What you need to do → Please repeat each of the items below word for word, without any changes.

Scraped caption text:
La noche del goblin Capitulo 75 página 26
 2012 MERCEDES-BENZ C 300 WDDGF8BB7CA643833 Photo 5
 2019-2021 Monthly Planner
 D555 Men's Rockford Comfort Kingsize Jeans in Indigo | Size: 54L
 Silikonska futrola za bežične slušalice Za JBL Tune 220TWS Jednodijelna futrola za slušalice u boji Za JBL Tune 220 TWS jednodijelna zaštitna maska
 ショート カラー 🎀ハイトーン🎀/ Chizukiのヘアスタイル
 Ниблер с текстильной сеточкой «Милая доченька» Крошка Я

Solution to this task →
La noche del goblin Capitulo 75 página 26
 2012 MERCEDES-BENZ C 300 WDDGF8BB7CA643833 Photo 5
 2019-2021 Monthly Planner
 D555 Men's Rockford Comfort Kingsize Jeans in Indigo | Size: 54L
 Silikonska futrola za bežične slušalice Za JBL Tune 220TWS Jednodijelna futrola za slušalice u boji Za JBL Tune 220 TWS jednodijelna zaštitna maska
 ショート カラー 🎀ハイトーン🎀/ Chizukiのヘアスタイル
 Ниблер с текстильной сеточкой «Милая доченька» Крошка Я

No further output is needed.